This section first details the model selection process and count data methods used to estimate retail demand thresholds for non-employer establishments, employer establishments, and employment for 11 finely disaggregated retail industries across the contiguous United States. The second part of this section details the data used to develop unique industry specific location determinants, including time invariant place-based factors and restricted-access establishment and employment data.
The count data nature of establishments and employers suggests using a count data estimator over continuous linear alternatives. Count data estimators are superior when dealing with count data because they ensure that fitted values are nonnegative integers and do not require the conditional mean, E(y/x), to be linear in x. While continuous data models have been successfully used, as with Mushinski and Weiler's (2002) simultaneous Tobit model, the choice to deviate from count data estimators seems to be driven by other econometric needs, such as the inherent endogeneity in Mushinski and Weiler.
In selecting a count data estimator, it is helpful to consider how the industry landscape reflects a potential business owner’s location decision. For lower-ordered goods, we would expect to observe establishments located in most counties, with large central places containing more lower-ordered goods vendors to serve a larger population. The distribution for these lower-ordered goods may consequently resemble a standard Poisson distribution. Higher-ordered goods, however, may be more likely to benefit from economies of agglomeration (Henderson et al., 2000), and thus may have large clusters of establishments in large central places. The existence of economies of agglomeration in an industry could cause the distribution to appear skewed right, adding overdispersion into the distribution of establishments.
Overdispersion occurs when the dependent variable’s variance is larger than the mean and violates the assumption of equidispersion in Poisson data models, leading to a higher probability of committing a type one error in significance testing (Perumean-Chaney et al., 2013). In such cases the negative binomial distribution is more efficient as it allows for overdispersion by introducing unobserved individual heterogeneity into the Poisson’s conditional mean (Greene, 2012). This distinction between ordered goods and their distributions is not just important for efficient estimation, but also in accurately modeling the business location decision. As a result of the inherent overdispersion in industry establishment counts, lower-ordered establishments are more likely to be Poisson distributed while higher ordered industries are more likely to be negative binomial distributed due to their propensity to agglomerate.

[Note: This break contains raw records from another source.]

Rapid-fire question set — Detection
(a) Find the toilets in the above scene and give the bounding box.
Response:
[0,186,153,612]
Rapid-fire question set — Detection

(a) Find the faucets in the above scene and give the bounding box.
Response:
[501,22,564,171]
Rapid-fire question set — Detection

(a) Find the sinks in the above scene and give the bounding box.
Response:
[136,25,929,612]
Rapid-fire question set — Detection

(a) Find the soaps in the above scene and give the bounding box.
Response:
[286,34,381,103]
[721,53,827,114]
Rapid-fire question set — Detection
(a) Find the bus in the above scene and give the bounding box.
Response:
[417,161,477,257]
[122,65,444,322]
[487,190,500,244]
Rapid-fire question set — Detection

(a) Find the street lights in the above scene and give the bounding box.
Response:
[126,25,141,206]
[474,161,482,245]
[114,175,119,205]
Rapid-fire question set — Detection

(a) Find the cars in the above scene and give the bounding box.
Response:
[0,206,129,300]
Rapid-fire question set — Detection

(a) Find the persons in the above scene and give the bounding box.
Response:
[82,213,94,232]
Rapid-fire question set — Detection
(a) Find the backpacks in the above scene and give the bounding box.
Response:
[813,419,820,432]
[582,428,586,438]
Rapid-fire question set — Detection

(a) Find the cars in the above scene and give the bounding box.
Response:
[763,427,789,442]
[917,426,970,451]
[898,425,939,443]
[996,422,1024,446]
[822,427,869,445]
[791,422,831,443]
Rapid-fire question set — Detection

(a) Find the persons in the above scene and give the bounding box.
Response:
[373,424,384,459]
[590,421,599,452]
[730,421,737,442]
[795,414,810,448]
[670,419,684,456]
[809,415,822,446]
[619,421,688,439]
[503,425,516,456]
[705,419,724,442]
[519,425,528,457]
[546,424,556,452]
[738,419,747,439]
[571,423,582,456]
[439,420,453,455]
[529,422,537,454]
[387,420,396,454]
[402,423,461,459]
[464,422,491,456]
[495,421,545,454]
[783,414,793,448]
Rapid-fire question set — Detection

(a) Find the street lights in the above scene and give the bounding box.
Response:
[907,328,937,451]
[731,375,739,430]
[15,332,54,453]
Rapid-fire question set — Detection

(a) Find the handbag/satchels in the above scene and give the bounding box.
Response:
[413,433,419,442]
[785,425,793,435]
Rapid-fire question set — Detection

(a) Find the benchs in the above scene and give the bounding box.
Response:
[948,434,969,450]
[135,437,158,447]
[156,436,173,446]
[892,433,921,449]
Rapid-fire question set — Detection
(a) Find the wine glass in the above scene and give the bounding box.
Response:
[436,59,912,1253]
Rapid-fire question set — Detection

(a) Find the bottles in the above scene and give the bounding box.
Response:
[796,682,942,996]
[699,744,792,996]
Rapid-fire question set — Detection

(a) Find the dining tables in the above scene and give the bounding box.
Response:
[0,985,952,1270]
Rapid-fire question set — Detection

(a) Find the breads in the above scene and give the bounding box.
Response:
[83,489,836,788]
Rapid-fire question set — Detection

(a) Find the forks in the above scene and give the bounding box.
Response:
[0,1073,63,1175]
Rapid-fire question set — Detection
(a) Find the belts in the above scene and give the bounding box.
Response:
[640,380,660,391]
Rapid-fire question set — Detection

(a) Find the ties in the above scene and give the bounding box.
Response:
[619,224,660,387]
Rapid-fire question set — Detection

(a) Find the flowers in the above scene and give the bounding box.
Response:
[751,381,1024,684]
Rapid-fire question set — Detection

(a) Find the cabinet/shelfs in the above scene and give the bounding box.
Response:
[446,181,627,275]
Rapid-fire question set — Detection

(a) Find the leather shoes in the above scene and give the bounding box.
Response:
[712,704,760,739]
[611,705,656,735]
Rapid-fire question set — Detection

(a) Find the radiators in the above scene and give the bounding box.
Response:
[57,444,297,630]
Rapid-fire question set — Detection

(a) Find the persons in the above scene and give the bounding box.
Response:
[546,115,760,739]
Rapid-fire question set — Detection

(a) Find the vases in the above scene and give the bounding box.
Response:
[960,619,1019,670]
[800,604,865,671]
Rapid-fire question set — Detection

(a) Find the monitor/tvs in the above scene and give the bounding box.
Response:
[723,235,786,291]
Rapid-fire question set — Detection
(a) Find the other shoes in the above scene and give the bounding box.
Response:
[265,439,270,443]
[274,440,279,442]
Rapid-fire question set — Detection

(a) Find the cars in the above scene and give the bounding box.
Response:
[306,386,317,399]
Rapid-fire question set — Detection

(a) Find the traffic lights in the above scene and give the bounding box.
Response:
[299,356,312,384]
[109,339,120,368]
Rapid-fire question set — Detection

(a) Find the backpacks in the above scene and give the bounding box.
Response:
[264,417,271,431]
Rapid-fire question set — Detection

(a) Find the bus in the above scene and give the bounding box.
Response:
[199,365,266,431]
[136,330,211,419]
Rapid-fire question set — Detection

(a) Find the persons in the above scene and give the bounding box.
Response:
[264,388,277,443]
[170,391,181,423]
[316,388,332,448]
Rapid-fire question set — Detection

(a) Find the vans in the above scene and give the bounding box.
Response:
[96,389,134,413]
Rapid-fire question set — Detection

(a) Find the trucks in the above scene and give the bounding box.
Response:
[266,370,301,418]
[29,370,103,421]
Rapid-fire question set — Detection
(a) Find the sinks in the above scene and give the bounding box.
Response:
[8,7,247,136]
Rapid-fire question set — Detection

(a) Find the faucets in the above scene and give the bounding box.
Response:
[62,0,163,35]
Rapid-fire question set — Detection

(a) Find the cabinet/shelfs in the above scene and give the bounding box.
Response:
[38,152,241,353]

While some retail types such as gas stations are present in nearly all United States counties, other types of retailers such as art dealers may only be present in a fraction of counties, leading to an excess of zeros. There are likely two different regimes within the zero generation processes for a particular industry: 1) structural zeros – places that lack some essential characteristic to support the industry, and 2) sampling zeros – places that meet minimum essential requirements but do not meet some other set of economic factors to support the industry. For example, a boat dealer would presumably locate somewhere near bodies of water, so we would expect to observe structural zeros in establishment count data in counties with no bodies of water. However, we may still observe sampling zeros in counties where other economic factors, such as population or income combined with random chance, are the preventative factors.
In the extant count data literature, this zero-generation process is captured by two mechanisms: hurdles and zero-inflation. Hurdle models break the location decision into two stages, where the first choice is whether to locate in a county, and the second choice is how many establishments to locate there. HP, conversely, does not have two zero generating regimes because the second stage is a truncated at zero count distribution. Thus, Zero-inflated models, such as the ZIP and the Zero Inflated Negative Binomial (ZINB), are more flexible than hurdle models as they account for both structural zeros as well as sampling zeros. Within the ZIP model, the data generation process is defined first by a binary distribution that identifies if the outcome is a structural zero, followed by a Poisson (or NB) process where zero is still a possible outcome. Following (Henderson et al., 2000), the log-likelihood function may be written as:
where S is a set of observations where yi = 0, F is the logit link function, Z is a vector containing covariates in the participation decision, and X is a vector containing covariates in the amount decision. As a note, the last part of the second term is simply the standard Poisson model. By employing the ZIP and ZINB to model retail establishment county frequencies and comparing them to their non-zero inflated conventional counterparts, we are able to test and account for overdispersion from the two zero generating data regimes as well as from an industry’s tendency to agglomerate.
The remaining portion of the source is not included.